**TEXT EXCERPT**
#####

Speculative decoding doesn't help if your batch size is wrong
Three case studies where the same trick gave a 4× and a 0.94×. The interaction between speculative decoding and continuous batching is the part nobody explains.
Speculative decoding is the optimization that everybody asks for and most engagements do not end up using. We have shipped it in production three times. In one of those it gave a 4.1× throughput uplift on a 70B model. In the other two it was a wash, and in one of those two it actually slowed things down to 0.94× the baseline.
The variable that explains the difference is not the draft model. It is the batch size.
#Why the speedup is conditional
Speculative decoding works by having a small fast "draft" model propose multiple tokens, then a big "verifier" model check them in parallel. When acceptance is high, you generate N tokens for the cost of one big-model forward pass. When acceptance is low, you pay for the draft work and most of the verifier work, and you lose.

#####

**INFORMATION**
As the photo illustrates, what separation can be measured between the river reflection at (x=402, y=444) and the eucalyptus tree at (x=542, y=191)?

#####

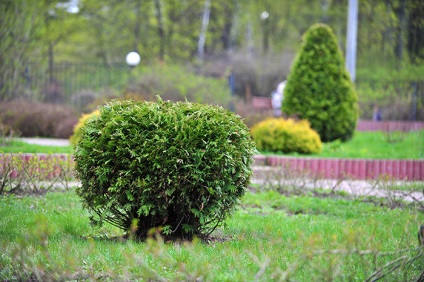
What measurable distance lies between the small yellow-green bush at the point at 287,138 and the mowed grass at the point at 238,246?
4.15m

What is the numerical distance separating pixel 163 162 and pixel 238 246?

#####

**TO DO**
1 – From the speculative decoding page, list each distinct multiplier written with the × sign, giving each one only once.
2 – Quote the stretch of the speculative decoding page from "Speculative decoding is" through "the batch size.".
The listing is separate material and has no connection to the speculative decoding page.

**EXERCISE SOLUTIONS**
1 –
4×
0.94×
4.1×

2 –
Speculative decoding is the optimization that everybody asks for and most engagements do not end up using. We have shipped it in production three times. In one of those it gave a 4.1× throughput uplift on a 70B model. In the other two it was a wash, and in one of those two it actually slowed things down to 0.94× the baseline.
The variable that explains the difference is not the draft model. It is the batch size.